5. Luigi Task (pseudocode)

# FILE: worker_plan/worker_plan_internal/plan/run_plan_pipeline.py
# (pseudocode — shows where the task fits, not production code)

class DriftEvaluationTask(PlanTask):
    """
    Post-pipeline task: evaluate how faithfully the generated plan
    represents the original user prompt.
    Optional — does not block report generation.
    """

    def requires(self):
        return {
            'prompt': self.clone(SetupTask),          # 001-2-initial_plan.txt
            'report': self.clone(FinalReportTask),     # or equivalent final artifact
        }

    def output(self):
        return {
            'json': self.local_target('drift-evaluation.json'),
            'markdown': self.local_target('drift-evaluation.md'),
        }

    def run_with_llm(self, llm: LLM) -> None:
        # Read inputs
        initial_plan_text = read(self.input()['prompt'])
        final_report_text = read(self.input()['report'])

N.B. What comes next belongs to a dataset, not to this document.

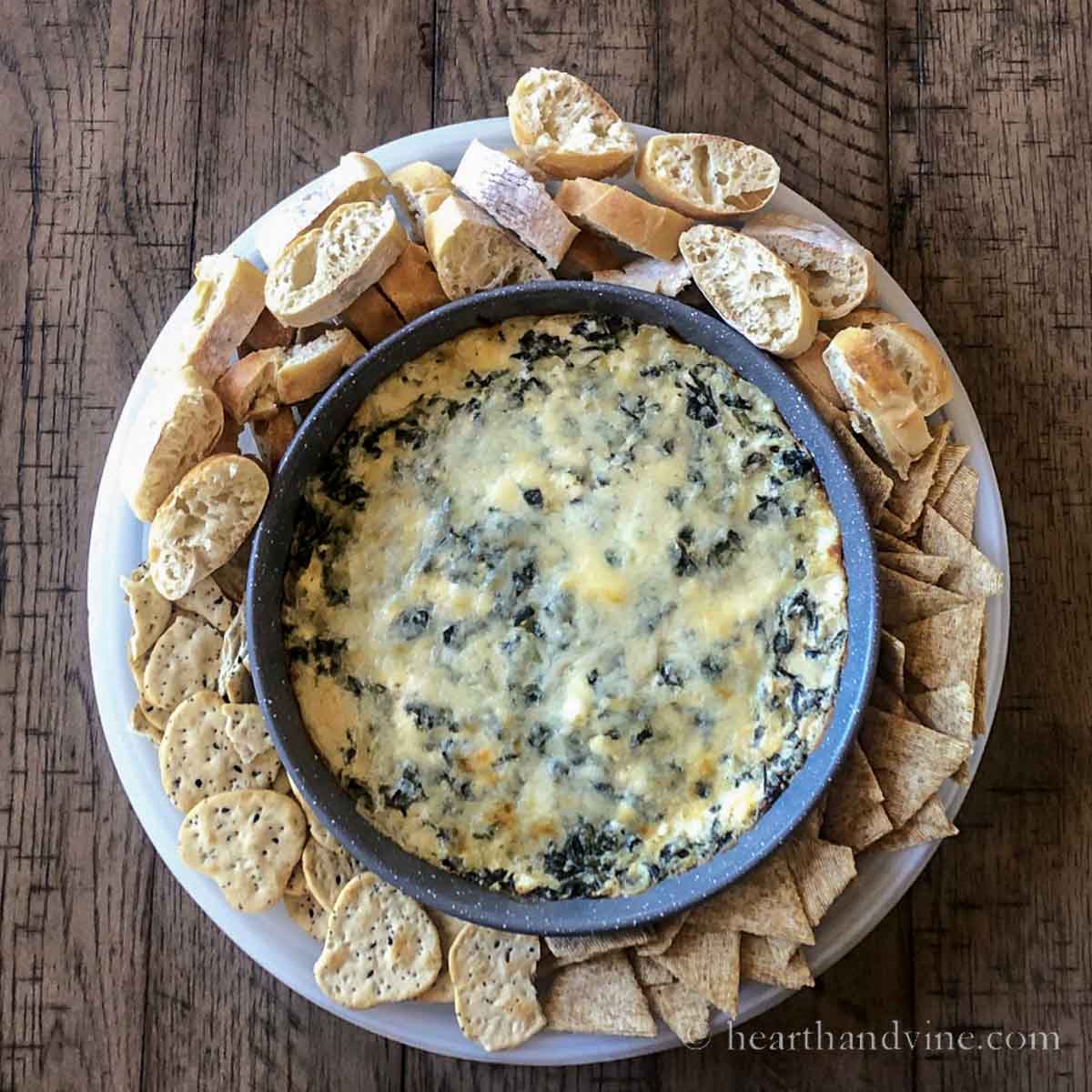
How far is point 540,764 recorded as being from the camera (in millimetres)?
2018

        # Call 1: extract prompt contract
        prompt_contract = call_llm_structured(
            llm,
            system=SYSTEM_PROMPT_CONTRACT_EXTRACTION,
            user=initial_plan_text,
            output_model=PromptContract,
        )

        # Call 2: identify drift incidents
        drift_incidents = call_llm_structured(
            llm,
            system=SYSTEM_DRIFT_INCIDENT_DETECTION,
            user=format(prompt_contract, final_report_text),
            output_model=list[DriftIncident],
        )

        # Call 3: score and verdict
        result = call_llm_structured(
            llm,
            system=SYSTEM_DRIFT_SCORING,
            user=format(prompt_contract, drift_incidents),
            output_model=DriftEvaluationResult,
        )

        # Merge all three call results into final output
        result.prompt_contract = prompt_contract
        result.drift_incidents = drift_incidents
        result.overall_fidelity_score = compute_weighted_score(result.dimension_scores)
        result.overall_drift_risk = classify_risk(result)

        # Write outputs
        write_json(self.output()['json'], result)
        write_markdown(self.output()['markdown'], render_verdict(result))

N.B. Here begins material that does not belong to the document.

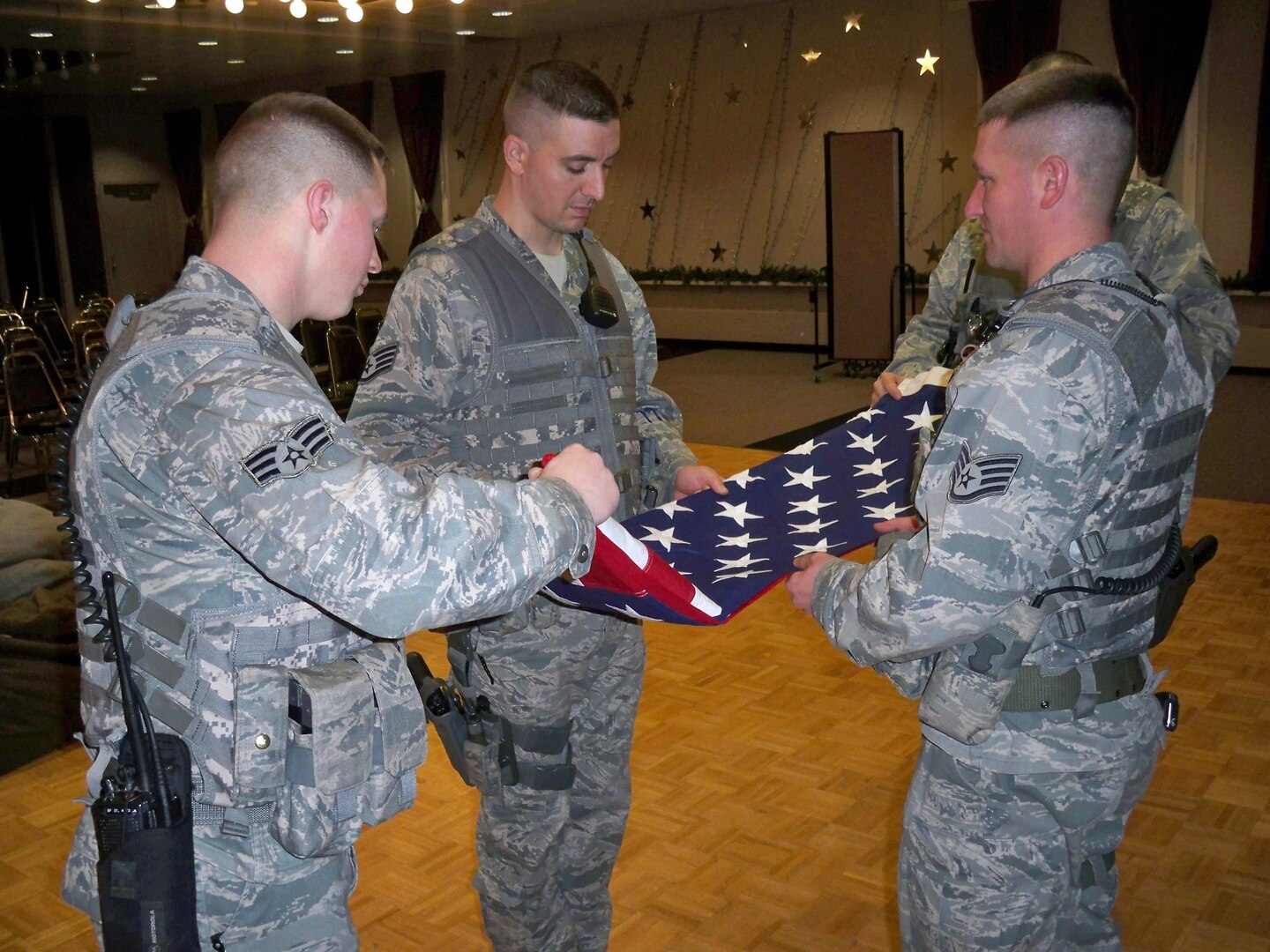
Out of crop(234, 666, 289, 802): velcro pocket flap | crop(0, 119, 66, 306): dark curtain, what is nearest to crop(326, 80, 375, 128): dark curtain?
crop(0, 119, 66, 306): dark curtain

6. Output File: drift-evaluation.md (example render)

# Drift Evaluation Report

**Overall Fidelity Score:** 3.8 / 5.0
**Drift Risk:** medium
**Usable As-Is:** yes

## What Was Preserved Well
- Core intent (HVT drone paintball simulation) unchanged
- Customer definition intact (players, event organisers)
- Budget uncertainty preserved

## Major Failures
- Confidence inflation: "may reduce setup time" became "will eliminate logistics overhead"
- Unsupported invention: specific vendor names added (2 incidents, severity 3)

## Recommended Actions
- Restore modal language in logistics section
- Remove unsupported vendor claims or flag as speculative

## Dimension Scores
| Dimension | Score |
|---|---|
| Scope fidelity | 4 |
| Constraint fidelity | 4 |
| Evidence grounding | 3 |
| Entity fidelity | 5 |
| Epistemic fidelity | 3 |
| ... | ... |

## Drift Incidents (3 total)
### Incident 1 — Severity 3 (TypeC: Unsupported Invention)
...

7. Open Questions for neoneye

  1. Which final artifact to read? The plan has multiple output files. Should this task read final-report.md, the full HTML report, or a specific intermediate markdown artifact? The HTML is ~700KB; a markdown section file may be more appropriate.

  2. Is this task mandatory or always-optional? Proposal suggests optional (does not block report). Confirm?

  3. Three LLM calls per evaluation. For large plans this is expensive on frontier models. Should DriftEvaluationTask use a cheaper model profile regardless of what profile ran the rest of the pipeline?

  4. Scope of the incident list. A 20-section plan could produce 50+ incidents. Should Call 2 be limited to top-N most severe, or exhaustive?

  5. list[DriftIncident] as structured output. This is an unbounded list. For local models this may hit token limits. Should the schema cap at e.g. max_items=20?


8. What This Proposal Does NOT Include

  • No production code
  • No changes to existing tasks
  • No changes to run_plan_pipeline.py beyond the new task class
  • No changes to report rendering
  • No API endpoint changes
  • No frontend changes

Full implementation will be a separate PR after this proposal is approved.